= Data for this task =

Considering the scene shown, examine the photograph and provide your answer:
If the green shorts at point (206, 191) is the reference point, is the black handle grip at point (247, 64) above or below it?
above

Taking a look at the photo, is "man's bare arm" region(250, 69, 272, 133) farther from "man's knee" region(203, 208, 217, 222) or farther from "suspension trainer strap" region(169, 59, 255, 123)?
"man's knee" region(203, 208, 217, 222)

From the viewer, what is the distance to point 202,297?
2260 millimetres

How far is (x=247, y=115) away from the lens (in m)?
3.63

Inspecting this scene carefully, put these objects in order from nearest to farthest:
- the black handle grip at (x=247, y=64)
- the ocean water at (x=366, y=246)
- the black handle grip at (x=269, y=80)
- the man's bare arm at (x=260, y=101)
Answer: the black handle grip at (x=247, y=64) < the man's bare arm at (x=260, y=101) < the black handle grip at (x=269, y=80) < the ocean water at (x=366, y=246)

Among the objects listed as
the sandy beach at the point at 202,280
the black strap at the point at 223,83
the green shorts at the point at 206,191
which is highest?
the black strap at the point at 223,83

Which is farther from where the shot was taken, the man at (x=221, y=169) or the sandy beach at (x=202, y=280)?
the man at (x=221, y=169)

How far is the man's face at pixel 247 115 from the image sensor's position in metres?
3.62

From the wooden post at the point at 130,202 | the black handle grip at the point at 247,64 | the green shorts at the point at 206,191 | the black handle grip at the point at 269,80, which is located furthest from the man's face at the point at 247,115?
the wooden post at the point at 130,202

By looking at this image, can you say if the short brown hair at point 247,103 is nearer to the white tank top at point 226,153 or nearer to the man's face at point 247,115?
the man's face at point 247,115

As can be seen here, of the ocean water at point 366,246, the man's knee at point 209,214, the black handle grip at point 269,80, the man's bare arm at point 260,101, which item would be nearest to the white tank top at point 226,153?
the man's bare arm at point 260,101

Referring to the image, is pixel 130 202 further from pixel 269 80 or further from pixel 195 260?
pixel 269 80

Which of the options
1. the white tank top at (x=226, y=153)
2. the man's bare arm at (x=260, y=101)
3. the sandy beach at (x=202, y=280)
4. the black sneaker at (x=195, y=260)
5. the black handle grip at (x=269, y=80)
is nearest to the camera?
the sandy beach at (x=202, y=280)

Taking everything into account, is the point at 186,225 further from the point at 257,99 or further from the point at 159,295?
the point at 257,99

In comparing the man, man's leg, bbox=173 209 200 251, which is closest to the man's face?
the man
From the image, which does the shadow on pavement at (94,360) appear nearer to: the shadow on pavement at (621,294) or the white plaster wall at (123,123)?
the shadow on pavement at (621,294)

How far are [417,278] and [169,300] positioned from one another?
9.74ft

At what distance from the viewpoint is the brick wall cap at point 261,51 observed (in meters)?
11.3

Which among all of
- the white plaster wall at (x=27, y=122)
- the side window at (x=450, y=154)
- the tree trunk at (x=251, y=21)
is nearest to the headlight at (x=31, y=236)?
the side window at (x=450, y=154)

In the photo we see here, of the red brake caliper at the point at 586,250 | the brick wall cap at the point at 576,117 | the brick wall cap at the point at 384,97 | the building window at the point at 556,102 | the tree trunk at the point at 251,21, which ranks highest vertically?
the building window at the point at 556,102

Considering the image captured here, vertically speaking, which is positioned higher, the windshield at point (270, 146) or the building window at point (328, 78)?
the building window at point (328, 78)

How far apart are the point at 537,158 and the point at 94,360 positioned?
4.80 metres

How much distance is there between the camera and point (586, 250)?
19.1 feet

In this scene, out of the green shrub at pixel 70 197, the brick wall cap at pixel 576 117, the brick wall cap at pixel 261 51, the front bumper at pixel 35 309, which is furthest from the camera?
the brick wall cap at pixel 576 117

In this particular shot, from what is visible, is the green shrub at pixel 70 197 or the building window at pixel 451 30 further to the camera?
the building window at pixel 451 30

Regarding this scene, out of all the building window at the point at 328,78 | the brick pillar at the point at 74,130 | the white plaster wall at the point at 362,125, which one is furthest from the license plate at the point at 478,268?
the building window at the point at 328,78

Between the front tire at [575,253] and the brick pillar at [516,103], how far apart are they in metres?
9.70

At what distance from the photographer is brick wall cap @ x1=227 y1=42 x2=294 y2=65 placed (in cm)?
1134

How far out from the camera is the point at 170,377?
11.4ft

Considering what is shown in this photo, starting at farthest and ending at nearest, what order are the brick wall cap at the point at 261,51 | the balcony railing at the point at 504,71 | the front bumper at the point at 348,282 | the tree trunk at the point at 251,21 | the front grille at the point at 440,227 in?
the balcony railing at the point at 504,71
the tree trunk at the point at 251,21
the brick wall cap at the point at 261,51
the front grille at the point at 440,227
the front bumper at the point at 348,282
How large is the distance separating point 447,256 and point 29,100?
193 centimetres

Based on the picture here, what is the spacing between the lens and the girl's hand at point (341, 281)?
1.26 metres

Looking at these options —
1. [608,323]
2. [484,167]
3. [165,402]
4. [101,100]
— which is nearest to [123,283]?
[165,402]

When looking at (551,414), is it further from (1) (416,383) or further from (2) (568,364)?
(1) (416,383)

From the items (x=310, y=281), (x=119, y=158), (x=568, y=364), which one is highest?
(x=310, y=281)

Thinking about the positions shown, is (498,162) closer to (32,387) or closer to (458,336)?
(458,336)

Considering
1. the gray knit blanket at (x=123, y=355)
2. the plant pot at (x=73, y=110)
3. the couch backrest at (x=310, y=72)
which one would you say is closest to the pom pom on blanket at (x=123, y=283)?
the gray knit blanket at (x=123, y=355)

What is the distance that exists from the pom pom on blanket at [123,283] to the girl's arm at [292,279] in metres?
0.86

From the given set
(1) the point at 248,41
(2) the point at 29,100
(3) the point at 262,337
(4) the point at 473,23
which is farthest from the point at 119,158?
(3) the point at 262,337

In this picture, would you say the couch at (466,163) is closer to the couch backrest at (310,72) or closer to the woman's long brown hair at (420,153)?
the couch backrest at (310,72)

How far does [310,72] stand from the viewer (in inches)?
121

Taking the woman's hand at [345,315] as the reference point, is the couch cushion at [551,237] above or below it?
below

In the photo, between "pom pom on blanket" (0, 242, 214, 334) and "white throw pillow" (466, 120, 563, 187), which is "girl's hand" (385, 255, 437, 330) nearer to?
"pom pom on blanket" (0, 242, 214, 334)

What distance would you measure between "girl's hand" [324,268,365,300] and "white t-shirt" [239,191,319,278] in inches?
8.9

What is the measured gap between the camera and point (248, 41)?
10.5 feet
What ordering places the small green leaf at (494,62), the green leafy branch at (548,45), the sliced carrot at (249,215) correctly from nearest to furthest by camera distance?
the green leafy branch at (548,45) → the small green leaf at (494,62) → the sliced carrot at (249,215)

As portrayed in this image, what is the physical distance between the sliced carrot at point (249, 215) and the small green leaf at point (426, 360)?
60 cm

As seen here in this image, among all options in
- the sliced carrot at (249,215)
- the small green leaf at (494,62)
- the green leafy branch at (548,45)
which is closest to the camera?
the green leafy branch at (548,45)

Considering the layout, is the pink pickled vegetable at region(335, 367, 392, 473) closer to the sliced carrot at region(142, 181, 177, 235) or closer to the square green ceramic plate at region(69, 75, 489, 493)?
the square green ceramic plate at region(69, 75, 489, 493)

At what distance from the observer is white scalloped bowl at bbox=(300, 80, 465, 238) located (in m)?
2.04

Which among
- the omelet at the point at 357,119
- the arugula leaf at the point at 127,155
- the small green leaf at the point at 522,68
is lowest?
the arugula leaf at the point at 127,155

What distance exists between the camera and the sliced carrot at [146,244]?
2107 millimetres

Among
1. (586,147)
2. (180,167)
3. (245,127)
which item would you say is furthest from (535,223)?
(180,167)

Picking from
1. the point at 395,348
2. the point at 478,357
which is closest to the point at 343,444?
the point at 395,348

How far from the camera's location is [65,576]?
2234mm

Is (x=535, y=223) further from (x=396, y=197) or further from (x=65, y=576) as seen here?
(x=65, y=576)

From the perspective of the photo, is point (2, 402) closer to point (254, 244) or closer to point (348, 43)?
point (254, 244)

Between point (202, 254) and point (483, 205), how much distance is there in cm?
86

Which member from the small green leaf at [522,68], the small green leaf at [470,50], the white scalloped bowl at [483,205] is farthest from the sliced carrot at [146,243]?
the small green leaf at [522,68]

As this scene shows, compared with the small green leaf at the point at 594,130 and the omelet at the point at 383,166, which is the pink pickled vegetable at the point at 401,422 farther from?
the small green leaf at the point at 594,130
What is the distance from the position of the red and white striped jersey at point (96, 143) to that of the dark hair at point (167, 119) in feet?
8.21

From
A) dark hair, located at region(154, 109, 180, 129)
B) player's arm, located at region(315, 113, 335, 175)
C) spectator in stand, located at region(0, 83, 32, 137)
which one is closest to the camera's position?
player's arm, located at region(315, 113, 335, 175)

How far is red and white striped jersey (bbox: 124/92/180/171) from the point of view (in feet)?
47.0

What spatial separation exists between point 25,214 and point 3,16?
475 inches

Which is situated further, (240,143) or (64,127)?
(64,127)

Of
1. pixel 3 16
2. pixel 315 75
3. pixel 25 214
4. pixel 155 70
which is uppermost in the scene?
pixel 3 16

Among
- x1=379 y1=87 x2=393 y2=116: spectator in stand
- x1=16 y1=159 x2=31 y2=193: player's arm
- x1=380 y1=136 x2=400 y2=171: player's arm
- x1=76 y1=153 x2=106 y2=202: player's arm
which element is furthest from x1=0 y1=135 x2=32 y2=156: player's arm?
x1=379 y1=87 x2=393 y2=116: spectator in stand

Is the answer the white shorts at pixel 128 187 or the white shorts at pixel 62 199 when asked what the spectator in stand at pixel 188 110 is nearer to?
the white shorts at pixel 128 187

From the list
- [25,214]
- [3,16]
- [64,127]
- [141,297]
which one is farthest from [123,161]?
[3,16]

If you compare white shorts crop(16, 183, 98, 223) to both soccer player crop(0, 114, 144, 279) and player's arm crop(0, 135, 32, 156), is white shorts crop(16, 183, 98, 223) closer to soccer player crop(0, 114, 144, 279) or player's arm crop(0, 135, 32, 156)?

= Exercise task =
Convert the records, starting at the line containing "How far is red" and ending at the end of the records, into a Markdown table with the columns Row and Line, leaving out blank lines.

= Exercise result =
| Row | Line |
|---|---|
| 1 | How far is red and white striped jersey (bbox: 124/92/180/171) from the point of view (in feet)? |
| 2 | 47.0 |
| 3 | What spatial separation exists between point 25,214 and point 3,16? |
| 4 | 475 inches |
| 5 | Which is situated further, (240,143) or (64,127)? |
| 6 | (64,127) |
| 7 | Of |
| 8 | 1. pixel 3 16 |
| 9 | 2. pixel 315 75 |
| 10 | 3. pixel 25 214 |
| 11 | 4. pixel 155 70 |
| 12 | which is uppermost in the scene? |
| 13 | pixel 3 16 |
| 14 | Among |
| 15 | - x1=379 y1=87 x2=393 y2=116: spectator in stand |
| 16 | - x1=16 y1=159 x2=31 y2=193: player's arm |
| 17 | - x1=380 y1=136 x2=400 y2=171: player's arm |
| 18 | - x1=76 y1=153 x2=106 y2=202: player's arm |
| 19 | which element is furthest from x1=0 y1=135 x2=32 y2=156: player's arm? |
| 20 | x1=379 y1=87 x2=393 y2=116: spectator in stand |
| 21 | Is the answer the white shorts at pixel 128 187 or the white shorts at pixel 62 199 when asked what the spectator in stand at pixel 188 110 is nearer to? |
| 22 | the white shorts at pixel 128 187 |
| 23 | From the list |
| 24 | - [25,214] |
| 25 | - [3,16] |
| 26 | - [64,127] |
| 27 | - [141,297] |
| 28 | which one is farthest from [123,161]? |
| 29 | [3,16] |
| 30 | If you compare white shorts crop(16, 183, 98, 223) to both soccer player crop(0, 114, 144, 279) and player's arm crop(0, 135, 32, 156), is white shorts crop(16, 183, 98, 223) closer to soccer player crop(0, 114, 144, 279) or player's arm crop(0, 135, 32, 156)? |